- **Exercises to complete**:
[1] Please summarize the PJ Harvey text below in two sentences.
[2] List every musician the PJ Harvey text below names.

[Begin Selected passage]

"The Snake," PJ Harvey & John Parish, 1996, Peel Session. Short, not sweet, half way through almost breaks the spell with-- "You salty dog!"-- but in the end the salty aside only helps bring home the sexual furies of Eve's betrayal. Blockbuster post-punk distaff artsong rage. Kim Gordon and Kathleen Hanna and Fiona Apple big fans.
How does it feel to be on your own? Sifting through the rubble, bringing up the dead, reassembling history from below.
PJ Harvey: Big Complex Female Voice in a Slight Rock Star Package
Let's begin with "Joe," a Demo from 1992's Dry recordings. The vocal performance, so uncannily assured and unselfconscious, is one thing. Then the duet setting of her effortless vocal heaviness against the abstracted slabs of industrial grunge guitar gives the song demo a post-punk conceptual feel. She's a little package but a powerhouse voice and personality. And I'm not just trying to objectify her with that contrast. It seems integral to her power. Like Iggy Pop's "Five Foot One," the power in her voice taunts those that might underestimate her diminutive frame.
Dinosaur riff rock gets stomped on and dominated by Ms. Harvey in one of her perhaps underrated periods. It's a boss performance in England in 1998 circa her album Is This Desire?

[End Selected passage]
[Begin Data provided]

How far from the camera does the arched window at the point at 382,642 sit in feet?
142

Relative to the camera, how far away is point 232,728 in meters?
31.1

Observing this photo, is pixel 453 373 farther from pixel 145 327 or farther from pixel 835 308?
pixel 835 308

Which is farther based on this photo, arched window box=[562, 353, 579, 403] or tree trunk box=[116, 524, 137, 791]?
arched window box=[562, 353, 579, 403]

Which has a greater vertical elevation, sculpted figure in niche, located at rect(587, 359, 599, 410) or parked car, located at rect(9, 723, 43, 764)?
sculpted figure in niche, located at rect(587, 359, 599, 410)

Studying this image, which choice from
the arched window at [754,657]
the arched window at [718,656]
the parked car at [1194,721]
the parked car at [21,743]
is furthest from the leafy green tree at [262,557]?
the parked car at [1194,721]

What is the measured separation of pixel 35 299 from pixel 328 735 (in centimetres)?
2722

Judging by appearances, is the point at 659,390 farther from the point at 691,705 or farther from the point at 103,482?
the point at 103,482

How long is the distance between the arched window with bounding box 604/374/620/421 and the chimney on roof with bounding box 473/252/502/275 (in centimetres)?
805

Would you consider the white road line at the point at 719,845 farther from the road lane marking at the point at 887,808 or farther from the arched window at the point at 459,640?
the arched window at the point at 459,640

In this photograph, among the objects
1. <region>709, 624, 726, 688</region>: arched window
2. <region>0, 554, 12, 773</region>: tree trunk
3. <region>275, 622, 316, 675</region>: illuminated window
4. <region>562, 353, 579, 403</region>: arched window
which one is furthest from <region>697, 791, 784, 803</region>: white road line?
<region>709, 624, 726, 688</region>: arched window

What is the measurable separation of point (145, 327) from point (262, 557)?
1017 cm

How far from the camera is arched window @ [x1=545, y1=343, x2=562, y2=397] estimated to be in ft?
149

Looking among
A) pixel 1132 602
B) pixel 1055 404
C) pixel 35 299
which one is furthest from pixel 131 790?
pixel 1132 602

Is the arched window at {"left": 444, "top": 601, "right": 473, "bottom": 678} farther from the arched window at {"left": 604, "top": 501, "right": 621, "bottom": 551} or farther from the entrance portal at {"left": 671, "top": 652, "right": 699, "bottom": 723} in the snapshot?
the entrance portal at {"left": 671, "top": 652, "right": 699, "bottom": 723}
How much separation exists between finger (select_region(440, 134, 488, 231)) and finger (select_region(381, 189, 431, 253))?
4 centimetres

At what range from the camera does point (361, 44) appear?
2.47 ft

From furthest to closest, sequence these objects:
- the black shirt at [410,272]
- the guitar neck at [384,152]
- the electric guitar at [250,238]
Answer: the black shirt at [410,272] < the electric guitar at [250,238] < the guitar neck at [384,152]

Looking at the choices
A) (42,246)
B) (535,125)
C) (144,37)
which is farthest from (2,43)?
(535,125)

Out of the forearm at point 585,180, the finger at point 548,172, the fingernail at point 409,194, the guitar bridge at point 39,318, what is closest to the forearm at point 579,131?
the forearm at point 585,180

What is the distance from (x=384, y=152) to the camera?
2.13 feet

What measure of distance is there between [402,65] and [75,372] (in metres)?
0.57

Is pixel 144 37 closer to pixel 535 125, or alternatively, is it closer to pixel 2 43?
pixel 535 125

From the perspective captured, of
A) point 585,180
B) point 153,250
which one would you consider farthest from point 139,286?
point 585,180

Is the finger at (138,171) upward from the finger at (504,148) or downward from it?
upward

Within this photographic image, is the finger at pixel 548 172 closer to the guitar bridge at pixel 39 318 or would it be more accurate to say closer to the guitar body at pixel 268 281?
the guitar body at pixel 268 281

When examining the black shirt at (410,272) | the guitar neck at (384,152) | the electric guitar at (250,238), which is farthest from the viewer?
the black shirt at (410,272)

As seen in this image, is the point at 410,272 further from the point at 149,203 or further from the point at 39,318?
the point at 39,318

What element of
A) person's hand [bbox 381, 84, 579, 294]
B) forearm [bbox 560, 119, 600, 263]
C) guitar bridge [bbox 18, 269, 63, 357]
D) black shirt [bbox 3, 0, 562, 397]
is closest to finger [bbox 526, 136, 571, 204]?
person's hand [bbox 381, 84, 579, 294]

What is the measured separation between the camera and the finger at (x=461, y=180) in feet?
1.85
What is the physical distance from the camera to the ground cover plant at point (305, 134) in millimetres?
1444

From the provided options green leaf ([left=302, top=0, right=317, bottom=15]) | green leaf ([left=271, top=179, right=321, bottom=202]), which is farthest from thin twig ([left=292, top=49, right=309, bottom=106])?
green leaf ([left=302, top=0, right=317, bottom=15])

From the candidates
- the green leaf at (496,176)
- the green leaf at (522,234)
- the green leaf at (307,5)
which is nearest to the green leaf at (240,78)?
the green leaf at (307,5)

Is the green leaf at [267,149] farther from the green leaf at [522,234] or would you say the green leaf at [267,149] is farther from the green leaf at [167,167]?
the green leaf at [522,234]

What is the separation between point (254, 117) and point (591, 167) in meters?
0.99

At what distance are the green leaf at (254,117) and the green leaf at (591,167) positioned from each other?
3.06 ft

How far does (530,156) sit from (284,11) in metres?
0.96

[End Data provided]
[Begin Data provided]

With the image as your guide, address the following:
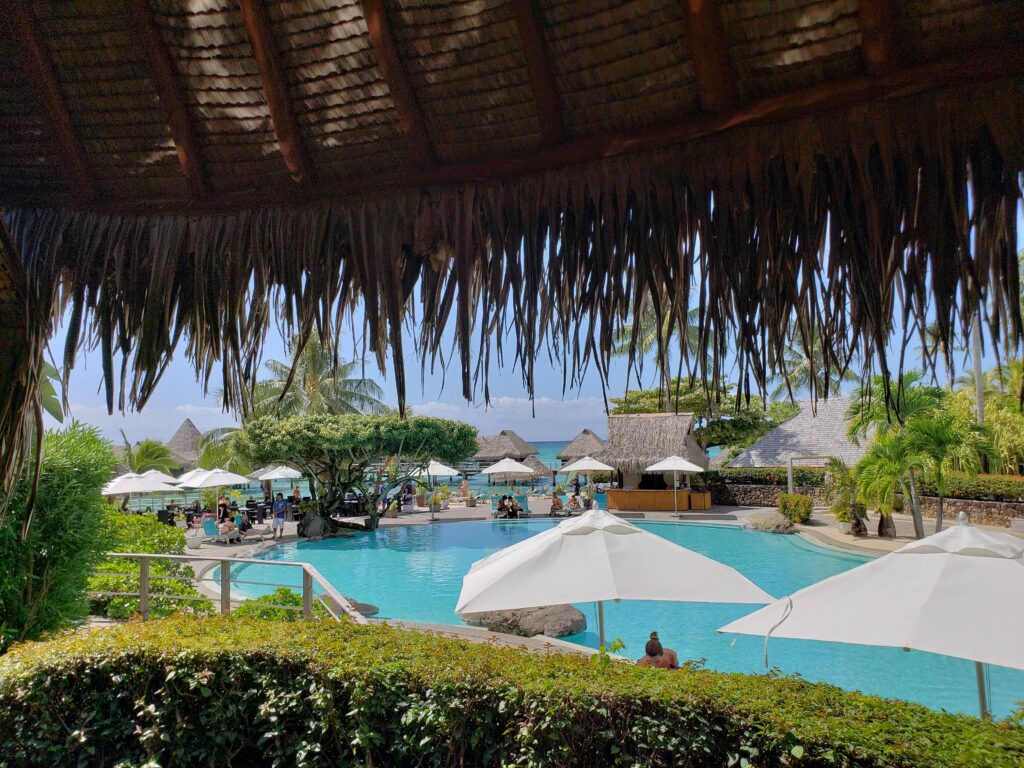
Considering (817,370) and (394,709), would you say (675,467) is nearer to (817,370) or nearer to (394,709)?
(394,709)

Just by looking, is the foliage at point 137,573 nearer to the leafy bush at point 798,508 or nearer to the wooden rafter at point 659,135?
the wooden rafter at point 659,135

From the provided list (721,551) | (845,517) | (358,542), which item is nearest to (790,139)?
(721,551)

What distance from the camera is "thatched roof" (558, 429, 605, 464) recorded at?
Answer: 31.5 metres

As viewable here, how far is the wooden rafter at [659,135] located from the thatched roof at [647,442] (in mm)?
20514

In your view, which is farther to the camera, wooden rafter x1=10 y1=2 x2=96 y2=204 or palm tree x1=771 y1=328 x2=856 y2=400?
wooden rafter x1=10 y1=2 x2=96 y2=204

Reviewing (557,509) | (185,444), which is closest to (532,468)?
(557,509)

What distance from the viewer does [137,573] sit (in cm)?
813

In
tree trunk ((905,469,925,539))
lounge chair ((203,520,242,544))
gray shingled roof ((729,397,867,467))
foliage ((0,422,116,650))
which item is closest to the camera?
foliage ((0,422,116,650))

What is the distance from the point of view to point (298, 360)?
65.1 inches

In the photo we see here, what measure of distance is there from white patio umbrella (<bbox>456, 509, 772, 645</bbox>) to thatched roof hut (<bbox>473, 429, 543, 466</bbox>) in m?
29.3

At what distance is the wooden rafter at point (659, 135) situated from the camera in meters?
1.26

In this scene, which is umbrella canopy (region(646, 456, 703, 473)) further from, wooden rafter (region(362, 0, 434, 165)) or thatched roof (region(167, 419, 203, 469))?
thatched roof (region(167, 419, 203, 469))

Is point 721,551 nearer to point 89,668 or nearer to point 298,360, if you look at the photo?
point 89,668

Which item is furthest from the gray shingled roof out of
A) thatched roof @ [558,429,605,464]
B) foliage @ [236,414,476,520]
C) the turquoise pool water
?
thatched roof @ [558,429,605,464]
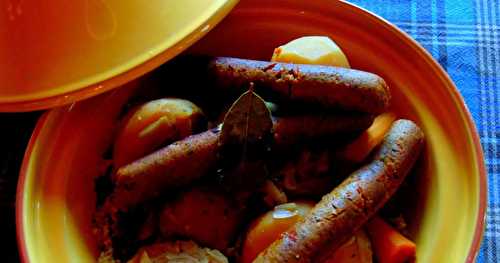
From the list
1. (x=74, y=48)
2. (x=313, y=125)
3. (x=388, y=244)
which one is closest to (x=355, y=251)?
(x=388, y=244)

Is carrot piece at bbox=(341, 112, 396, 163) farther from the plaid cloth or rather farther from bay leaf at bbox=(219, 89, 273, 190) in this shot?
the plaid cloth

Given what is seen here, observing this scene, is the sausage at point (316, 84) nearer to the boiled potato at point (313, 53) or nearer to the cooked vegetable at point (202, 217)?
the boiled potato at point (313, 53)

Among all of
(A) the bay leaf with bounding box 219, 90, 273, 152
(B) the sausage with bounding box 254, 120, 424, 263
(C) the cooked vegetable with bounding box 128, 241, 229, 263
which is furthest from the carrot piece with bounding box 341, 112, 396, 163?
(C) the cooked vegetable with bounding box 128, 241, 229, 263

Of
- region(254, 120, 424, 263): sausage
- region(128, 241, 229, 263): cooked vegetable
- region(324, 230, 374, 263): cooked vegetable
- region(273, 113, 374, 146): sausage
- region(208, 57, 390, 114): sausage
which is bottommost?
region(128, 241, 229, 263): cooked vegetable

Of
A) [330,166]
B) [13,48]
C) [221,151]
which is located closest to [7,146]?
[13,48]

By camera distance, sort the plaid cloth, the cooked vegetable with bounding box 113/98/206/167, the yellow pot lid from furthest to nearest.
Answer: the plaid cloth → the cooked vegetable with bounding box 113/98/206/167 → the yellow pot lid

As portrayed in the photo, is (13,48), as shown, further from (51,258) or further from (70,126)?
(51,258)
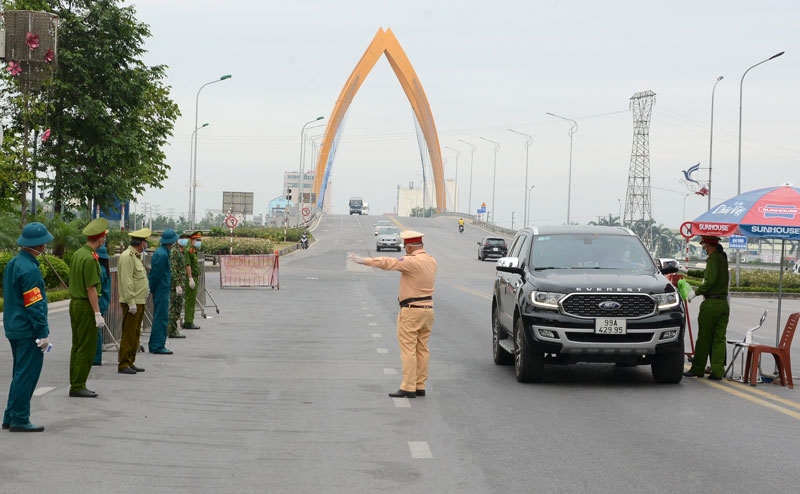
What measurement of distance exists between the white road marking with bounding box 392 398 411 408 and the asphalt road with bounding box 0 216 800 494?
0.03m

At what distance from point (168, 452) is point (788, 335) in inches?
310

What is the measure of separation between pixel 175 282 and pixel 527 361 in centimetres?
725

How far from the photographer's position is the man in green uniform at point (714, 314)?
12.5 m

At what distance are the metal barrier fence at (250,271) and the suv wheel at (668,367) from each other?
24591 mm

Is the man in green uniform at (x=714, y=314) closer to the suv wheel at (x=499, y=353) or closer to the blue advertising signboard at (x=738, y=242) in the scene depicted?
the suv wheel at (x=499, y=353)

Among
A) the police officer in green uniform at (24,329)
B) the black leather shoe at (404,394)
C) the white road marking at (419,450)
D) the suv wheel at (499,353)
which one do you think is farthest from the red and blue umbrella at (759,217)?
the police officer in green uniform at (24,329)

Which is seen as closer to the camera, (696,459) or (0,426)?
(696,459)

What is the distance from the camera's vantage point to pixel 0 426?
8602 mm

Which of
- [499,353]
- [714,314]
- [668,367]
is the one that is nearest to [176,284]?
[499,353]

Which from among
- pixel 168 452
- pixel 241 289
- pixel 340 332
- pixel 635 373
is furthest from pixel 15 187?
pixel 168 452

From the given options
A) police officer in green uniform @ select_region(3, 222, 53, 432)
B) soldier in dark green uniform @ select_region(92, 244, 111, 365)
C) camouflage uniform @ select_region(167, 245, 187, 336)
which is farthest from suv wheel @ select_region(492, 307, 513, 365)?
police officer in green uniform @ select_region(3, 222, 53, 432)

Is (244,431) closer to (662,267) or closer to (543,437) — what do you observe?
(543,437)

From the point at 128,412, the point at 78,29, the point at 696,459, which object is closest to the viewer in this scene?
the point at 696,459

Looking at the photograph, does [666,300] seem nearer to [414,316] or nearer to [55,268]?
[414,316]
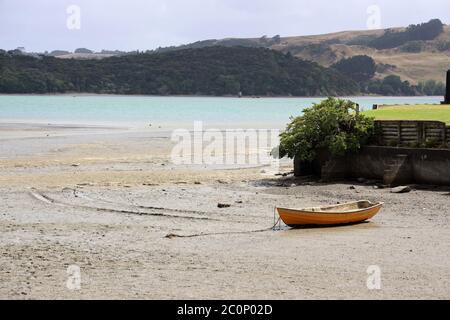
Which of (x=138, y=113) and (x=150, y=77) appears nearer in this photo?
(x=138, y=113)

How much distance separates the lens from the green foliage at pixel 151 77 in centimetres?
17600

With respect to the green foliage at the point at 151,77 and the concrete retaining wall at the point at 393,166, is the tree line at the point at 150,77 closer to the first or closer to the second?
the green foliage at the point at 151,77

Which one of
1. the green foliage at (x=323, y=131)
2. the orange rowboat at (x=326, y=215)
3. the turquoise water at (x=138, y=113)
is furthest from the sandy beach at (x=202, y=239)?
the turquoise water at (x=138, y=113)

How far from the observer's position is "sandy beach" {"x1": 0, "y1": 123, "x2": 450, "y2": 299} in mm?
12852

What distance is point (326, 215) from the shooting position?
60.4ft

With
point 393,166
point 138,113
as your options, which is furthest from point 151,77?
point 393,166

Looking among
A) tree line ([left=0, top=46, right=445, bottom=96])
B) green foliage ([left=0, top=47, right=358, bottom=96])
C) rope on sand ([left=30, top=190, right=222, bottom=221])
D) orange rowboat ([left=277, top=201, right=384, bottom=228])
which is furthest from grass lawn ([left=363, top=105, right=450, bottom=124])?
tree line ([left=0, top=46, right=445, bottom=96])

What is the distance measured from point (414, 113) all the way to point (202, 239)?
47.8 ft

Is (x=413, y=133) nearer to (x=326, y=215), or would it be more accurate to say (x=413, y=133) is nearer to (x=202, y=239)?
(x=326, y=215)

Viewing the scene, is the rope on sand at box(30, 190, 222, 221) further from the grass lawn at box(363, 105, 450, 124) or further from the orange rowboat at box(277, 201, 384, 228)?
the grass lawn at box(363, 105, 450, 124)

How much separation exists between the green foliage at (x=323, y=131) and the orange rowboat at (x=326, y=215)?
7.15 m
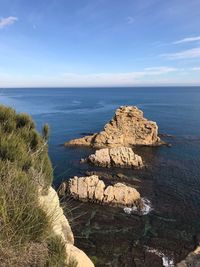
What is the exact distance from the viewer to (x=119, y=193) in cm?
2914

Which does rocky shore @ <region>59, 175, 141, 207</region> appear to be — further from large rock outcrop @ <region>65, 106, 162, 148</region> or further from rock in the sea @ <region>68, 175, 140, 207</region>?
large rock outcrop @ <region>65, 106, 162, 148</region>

[End Data provided]

- **Results**:
[1] The text praises a short 1996 Peel Session of "The Snake" by PJ Harvey and John Parish as post-punk rage about the sexual furies of Eve's betrayal. It then highlights a demo of "Joe" from the 1992 Dry recordings, where her heavy, assured voice against industrial grunge guitar shows the power of a small frame with a powerhouse voice, and ends with a 1998 performance in England from around the album Is This Desire?

[2]
PJ Harvey
John Parish
Kim Gordon
Kathleen Hanna
Fiona Apple
Iggy Pop